Some Too Proud, Others Too Remote To Get Emergency Help
Sep. 21, 1995
BORDEAUX, U.S. Virgin Islands (AP) _ Some are too proud, others too remote from the federal aid offered to hurricane victims. So people in the interior of this hilly island are banding together to help themselves.
``We are a little community. But we work together,'' Clifford Benjamin said Thursday as he pumped fuel from his gasoline truck into cars lined up at his house.
``I probably would make a lot more money downtown. But in this area, the people, we stick together in a lot of ways,'' said Benjamin, 53.
His neighbors in Bordeaux, a government-built community, have opened their concrete houses to people who lost their homes when Hurricane Marilyn struck last week.
People are helping each other with housing repairs and running errands to the capital, Charlotte Amalie, a five-mile drive slowed by the twists and bends of mountain roads.
Other islanders were fending for themselves.
Emile Bernier, 59, sat on his lawn, pulling nails from a piece of wood that blew off his roof. He needed them to attach a tarpaulin over the hole.

#### RECORD EXTRACTS
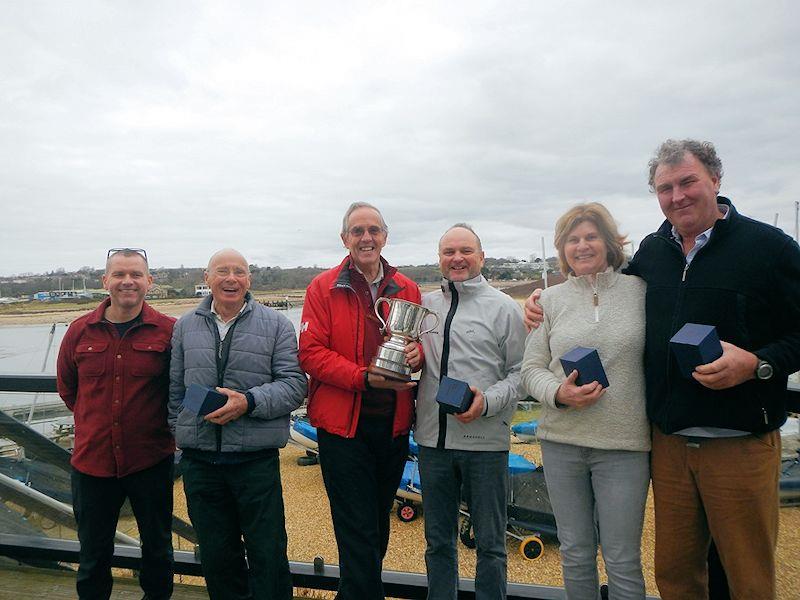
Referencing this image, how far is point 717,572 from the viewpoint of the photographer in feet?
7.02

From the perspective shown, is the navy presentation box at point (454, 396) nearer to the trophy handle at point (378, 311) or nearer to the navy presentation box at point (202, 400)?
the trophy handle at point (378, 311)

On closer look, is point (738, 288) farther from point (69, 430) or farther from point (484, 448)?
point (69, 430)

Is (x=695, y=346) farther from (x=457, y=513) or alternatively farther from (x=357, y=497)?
---
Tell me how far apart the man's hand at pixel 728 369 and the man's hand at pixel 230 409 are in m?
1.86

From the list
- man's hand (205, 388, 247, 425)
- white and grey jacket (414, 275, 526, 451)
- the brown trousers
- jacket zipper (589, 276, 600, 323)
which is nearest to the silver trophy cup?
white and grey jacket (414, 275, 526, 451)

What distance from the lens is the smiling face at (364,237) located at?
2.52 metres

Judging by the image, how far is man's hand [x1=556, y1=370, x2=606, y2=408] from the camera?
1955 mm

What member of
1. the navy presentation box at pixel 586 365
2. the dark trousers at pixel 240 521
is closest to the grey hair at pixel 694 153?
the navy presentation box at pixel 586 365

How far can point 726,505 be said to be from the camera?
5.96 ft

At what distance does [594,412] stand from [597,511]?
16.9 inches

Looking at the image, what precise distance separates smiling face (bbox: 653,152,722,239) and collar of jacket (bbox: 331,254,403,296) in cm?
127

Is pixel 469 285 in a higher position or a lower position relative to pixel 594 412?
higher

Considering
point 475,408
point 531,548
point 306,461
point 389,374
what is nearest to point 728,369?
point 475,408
* * *
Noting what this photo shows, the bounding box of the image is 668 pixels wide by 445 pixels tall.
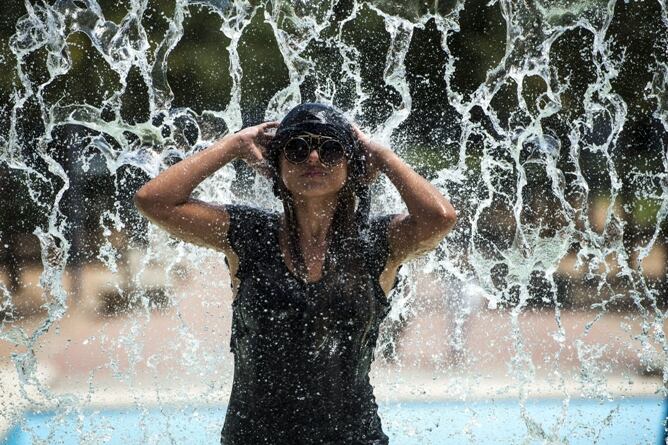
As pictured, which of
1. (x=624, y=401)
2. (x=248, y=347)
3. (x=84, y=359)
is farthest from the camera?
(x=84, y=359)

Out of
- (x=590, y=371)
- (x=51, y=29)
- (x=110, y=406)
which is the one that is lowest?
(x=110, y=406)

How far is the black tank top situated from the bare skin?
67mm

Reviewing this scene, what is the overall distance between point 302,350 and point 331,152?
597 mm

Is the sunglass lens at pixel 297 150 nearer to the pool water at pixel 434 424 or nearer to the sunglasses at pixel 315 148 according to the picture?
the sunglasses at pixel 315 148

#### EXERCISE TASK 1
Decide whether each statement agrees with the Hurricane Marilyn article, answering yes or no and quoting the deciding words of the article: (a) Clifford Benjamin is 53 years old. (b) The drive from Bordeaux to Charlotte Amalie is ten miles long. (c) Emile Bernier was pulling nails from wood that had blown off his roof.
#### EXERCISE TASK 2
Convert the part of the listing that opens with the line containing "From the perspective" and closes with the line containing "Is (x=695, y=346)", both lines included, into a numbered list, omitting blank lines.
The listing is unrelated to the Hurricane Marilyn article.

#### TASK SOLUTION 1
(a) Yes: "said Benjamin, 53."
(b) No: "a five-mile drive slowed by the twists and bends of mountain roads."
(c) Yes: "pulling nails from a piece of wood that blew off his roof."

#### TASK SOLUTION 2
1. From the perspective shown, is the navy presentation box at point (454, 396) nearer to the trophy handle at point (378, 311) or nearer to the navy presentation box at point (202, 400)?
2. the trophy handle at point (378, 311)
3. On closer look, is point (738, 288) farther from point (69, 430) or farther from point (484, 448)?
4. point (69, 430)
5. Is (x=695, y=346) farther from (x=457, y=513) or alternatively farther from (x=357, y=497)?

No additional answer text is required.